(TASK DETAILS): Each line from the one containing "شاهد: لحظة تسلّم" to the end of the material below is to be restated exactly, with pictures skipped.
:: INPUT MATERIAL
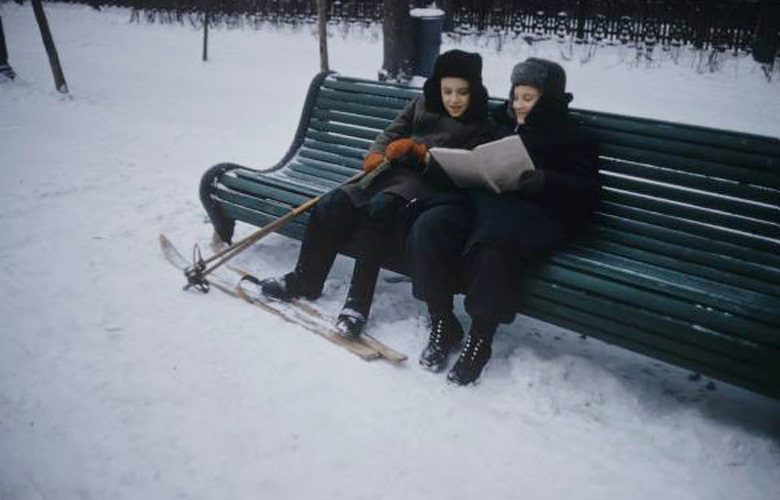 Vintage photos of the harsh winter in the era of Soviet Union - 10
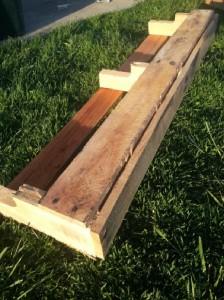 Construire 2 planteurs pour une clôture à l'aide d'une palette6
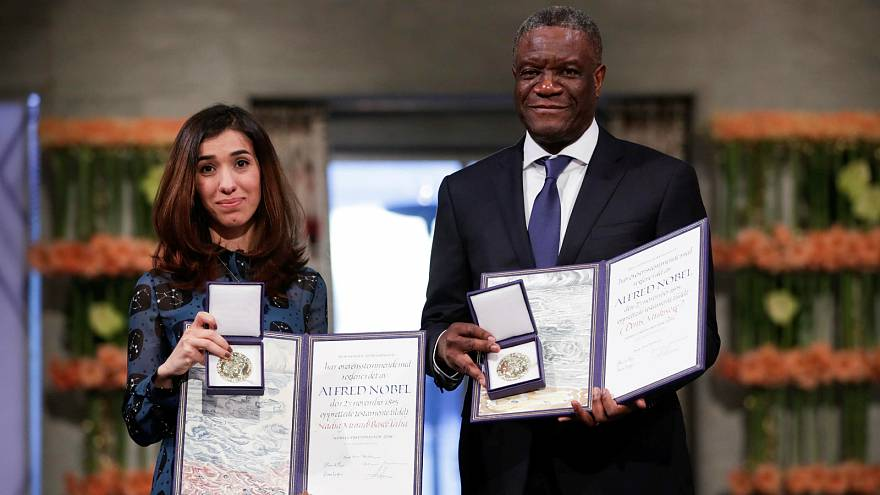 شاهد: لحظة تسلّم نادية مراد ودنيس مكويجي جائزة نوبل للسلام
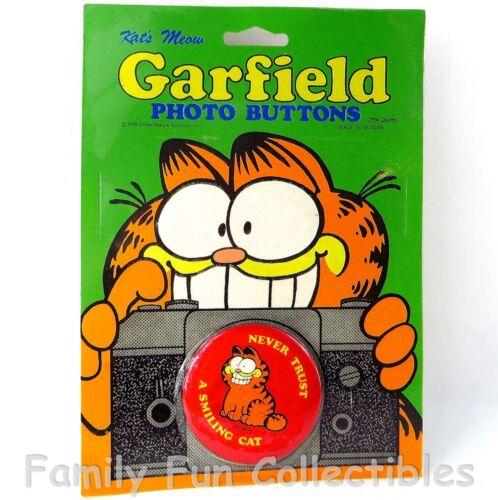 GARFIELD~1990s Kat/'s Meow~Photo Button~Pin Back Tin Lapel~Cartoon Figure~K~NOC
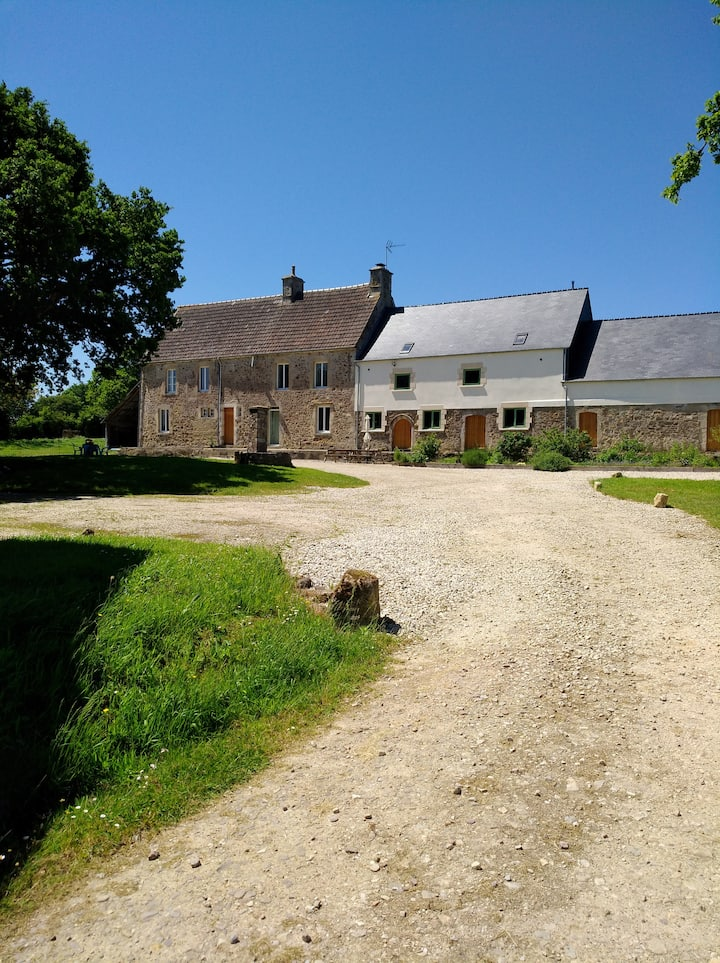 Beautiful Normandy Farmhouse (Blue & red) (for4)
::::
(YOUR RESPONSE):
 شاهد: لحظة تسلّم نادية مراد ودنيس مكويجي جائزة نوبل للسلام
 GARFIELD~1990s Kat/'s Meow~Photo Button~Pin Back Tin Lapel~Cartoon Figure~K~NOC
 Beautiful Normandy Farmhouse (Blue & red) (for4)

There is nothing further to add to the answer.